> WHAT IS REQUIRED
Pick out every line of the material that contains the string "crop" and copy each one. Letter case counts.

> MATERIAL TO PROCESS
···
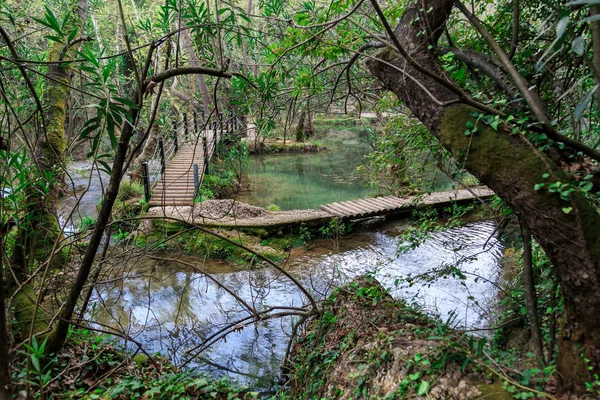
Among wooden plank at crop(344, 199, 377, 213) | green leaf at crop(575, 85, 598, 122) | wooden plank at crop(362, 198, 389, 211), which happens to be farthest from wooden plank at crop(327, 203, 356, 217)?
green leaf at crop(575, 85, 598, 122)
···
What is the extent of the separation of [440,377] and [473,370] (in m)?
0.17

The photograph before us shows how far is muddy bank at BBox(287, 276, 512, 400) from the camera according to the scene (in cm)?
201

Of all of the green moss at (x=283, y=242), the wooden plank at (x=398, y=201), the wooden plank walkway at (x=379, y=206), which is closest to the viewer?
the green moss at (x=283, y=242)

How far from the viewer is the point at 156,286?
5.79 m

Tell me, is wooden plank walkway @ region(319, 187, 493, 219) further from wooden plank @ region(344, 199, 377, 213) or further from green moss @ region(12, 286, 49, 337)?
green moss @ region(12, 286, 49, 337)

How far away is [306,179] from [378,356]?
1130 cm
···
> TASK ANSWER
Among wooden plank at crop(344, 199, 377, 213) | green leaf at crop(575, 85, 598, 122) | wooden plank at crop(362, 198, 389, 211), which happens to be farthest from wooden plank at crop(327, 203, 356, 217)?
green leaf at crop(575, 85, 598, 122)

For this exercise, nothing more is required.